Frank Marino: We think that’s kind of a nice perk.

John Shegerian: Yup.

Frank Marino: Those EV stations. And we’re looking forward to seeing if there is going to be major strides in the transportation area, because we think with fuel efficiencies really being notched up, is there a way? Is there another answer? Is hydrogen an answer? What is an answer? Fuel cell cars, etc.? We’re excited about that and where that’s all going.

John Shegerian: Wow. And how about solar? Is solar a big deal at Raytheon, or is it just fun to see it grow in Massachusetts and in the surrounding areas? How do you like the growth of solar and Solar City and great brands like that?

Frank Marino: Yeah, so we have some. We’ve used Solar City to some of our employees to encourage them if they wanted to use it at their homes.

John Shegerian: Yeah.

Frank Marino: We have some pilot solar foldable tech systems at Raytheon. It’s been a little bit difficult for us to make the numbers work there financially.

John Shegerian: Ah.

Frank Marino: We’re still looking at it. But there is more to come there – I think – as the efficiencies improve and so on. And the other way to participate in the renewable energy is to buy renewable energy credits – as you know.

John Shegerian: Right.

Frank Marino: And we think that’s another sensible approach for a business.

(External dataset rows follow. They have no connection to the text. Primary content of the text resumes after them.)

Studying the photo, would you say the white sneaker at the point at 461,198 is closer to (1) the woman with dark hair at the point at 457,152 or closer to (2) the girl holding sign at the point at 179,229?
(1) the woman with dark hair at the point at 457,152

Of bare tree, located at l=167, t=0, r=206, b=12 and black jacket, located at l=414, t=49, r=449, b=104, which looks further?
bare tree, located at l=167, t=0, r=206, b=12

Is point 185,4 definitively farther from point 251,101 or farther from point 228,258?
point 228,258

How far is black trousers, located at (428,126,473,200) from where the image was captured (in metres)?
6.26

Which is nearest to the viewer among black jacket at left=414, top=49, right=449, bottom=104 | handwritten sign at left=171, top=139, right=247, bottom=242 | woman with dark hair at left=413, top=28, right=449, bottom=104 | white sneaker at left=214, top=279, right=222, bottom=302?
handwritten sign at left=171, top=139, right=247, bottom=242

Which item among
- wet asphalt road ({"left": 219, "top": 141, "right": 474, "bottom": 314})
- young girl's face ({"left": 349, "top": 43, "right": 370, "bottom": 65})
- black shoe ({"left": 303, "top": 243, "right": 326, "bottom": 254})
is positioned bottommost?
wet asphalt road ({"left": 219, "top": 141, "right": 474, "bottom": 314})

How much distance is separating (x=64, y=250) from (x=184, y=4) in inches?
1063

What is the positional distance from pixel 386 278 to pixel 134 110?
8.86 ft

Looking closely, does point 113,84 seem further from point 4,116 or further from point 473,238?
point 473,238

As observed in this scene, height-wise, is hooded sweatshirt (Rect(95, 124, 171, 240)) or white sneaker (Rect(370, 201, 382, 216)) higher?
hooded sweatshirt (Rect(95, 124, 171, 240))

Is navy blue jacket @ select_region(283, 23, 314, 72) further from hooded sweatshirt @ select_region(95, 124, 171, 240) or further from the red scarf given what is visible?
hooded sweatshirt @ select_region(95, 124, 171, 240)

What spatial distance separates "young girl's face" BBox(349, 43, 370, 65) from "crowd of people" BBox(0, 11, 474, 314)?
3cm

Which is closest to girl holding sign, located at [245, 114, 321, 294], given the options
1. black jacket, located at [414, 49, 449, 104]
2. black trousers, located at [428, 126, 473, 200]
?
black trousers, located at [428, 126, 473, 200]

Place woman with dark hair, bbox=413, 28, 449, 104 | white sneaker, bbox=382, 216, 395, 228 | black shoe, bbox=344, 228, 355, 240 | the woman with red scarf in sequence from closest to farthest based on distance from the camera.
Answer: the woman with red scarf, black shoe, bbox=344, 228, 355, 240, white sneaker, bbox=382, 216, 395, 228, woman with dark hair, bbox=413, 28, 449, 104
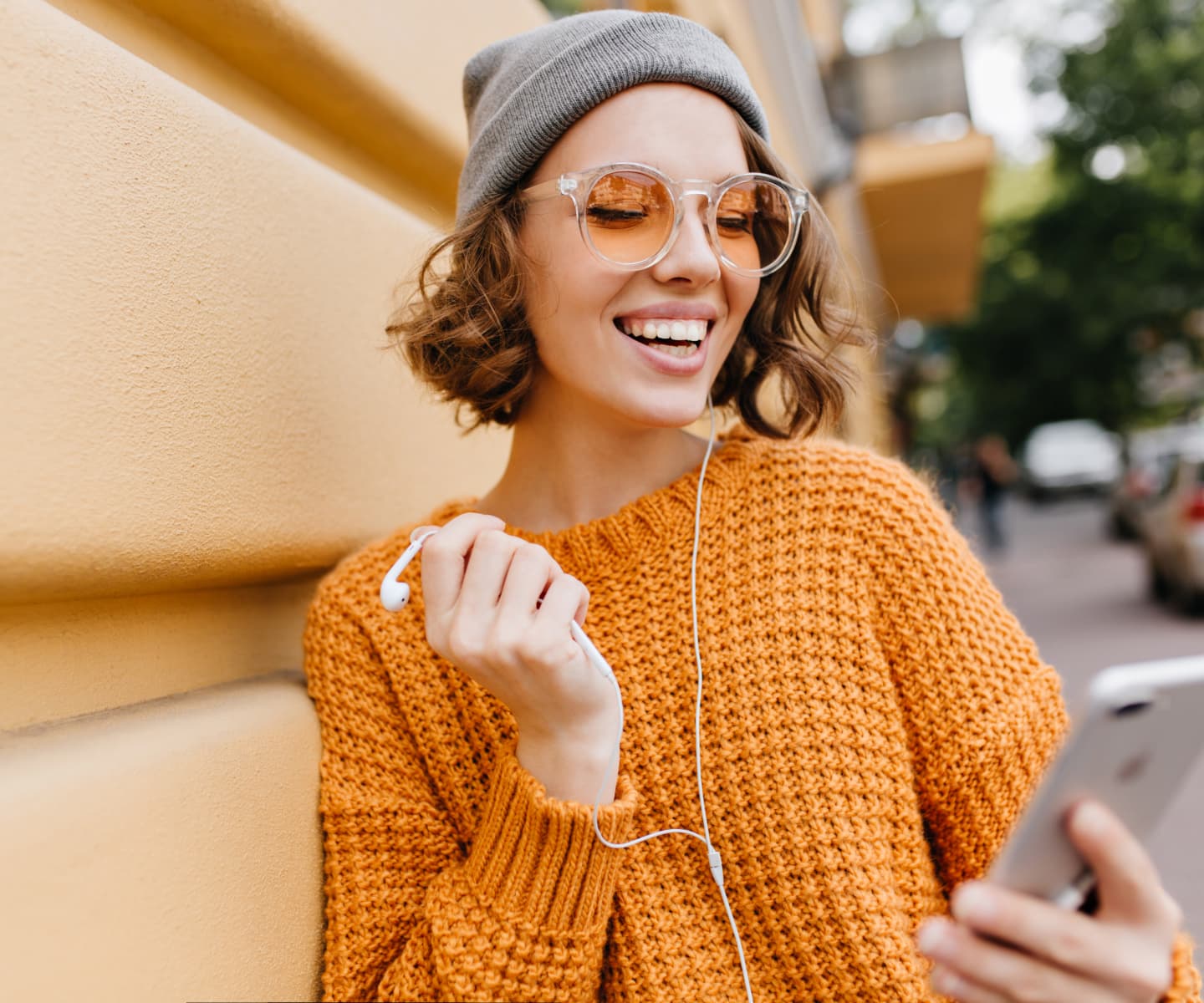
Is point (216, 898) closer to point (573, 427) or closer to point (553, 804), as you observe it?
point (553, 804)

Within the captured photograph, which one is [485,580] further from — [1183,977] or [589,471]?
[1183,977]

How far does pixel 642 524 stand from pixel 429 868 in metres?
0.62

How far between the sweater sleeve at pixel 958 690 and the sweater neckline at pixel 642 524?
26cm

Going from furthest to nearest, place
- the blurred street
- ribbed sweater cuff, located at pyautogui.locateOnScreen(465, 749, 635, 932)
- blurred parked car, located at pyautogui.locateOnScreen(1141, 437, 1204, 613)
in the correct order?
blurred parked car, located at pyautogui.locateOnScreen(1141, 437, 1204, 613), the blurred street, ribbed sweater cuff, located at pyautogui.locateOnScreen(465, 749, 635, 932)

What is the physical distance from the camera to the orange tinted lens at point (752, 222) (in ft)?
5.28

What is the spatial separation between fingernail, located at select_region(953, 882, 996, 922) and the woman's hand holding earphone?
54 cm

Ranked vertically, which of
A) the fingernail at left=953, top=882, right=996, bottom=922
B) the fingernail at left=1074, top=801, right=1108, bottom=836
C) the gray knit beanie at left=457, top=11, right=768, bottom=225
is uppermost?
the gray knit beanie at left=457, top=11, right=768, bottom=225

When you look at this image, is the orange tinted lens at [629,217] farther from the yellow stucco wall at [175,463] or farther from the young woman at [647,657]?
the yellow stucco wall at [175,463]

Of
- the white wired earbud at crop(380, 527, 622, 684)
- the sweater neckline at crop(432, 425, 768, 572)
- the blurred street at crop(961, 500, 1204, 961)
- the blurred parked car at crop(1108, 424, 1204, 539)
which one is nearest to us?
the white wired earbud at crop(380, 527, 622, 684)

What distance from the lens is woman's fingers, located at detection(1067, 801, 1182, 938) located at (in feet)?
2.79

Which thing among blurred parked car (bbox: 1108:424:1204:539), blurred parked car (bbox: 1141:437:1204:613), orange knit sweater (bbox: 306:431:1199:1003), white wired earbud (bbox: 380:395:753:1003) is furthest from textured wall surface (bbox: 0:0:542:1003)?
blurred parked car (bbox: 1108:424:1204:539)

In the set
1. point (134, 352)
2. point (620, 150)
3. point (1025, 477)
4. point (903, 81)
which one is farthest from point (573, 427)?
point (1025, 477)

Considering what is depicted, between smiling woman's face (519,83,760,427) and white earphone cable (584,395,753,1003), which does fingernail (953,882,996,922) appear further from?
smiling woman's face (519,83,760,427)

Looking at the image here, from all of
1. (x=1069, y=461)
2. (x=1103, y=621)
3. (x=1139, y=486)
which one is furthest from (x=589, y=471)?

John Shegerian: I love it. Well, “more to come” sounds like what’s going on at Raytheon now. As you said, you’re making your 2020 goals, you’ve done an amazing job hitting the 2015 goals and we’re so appreciative of your time today. This has been Frank Marino. He is the Senior Corporate Environmental, Health, Safety and Sustainability Manager at Raytheon. To learn more about all the great things that Raytheon is doing to make the world a better place, go to www.Raytheon.com. Thank you, Frank Marino, for joining us today and sharing your thoughts with our listeners. You are making the world a better place and are truly living proof that Green Is Good.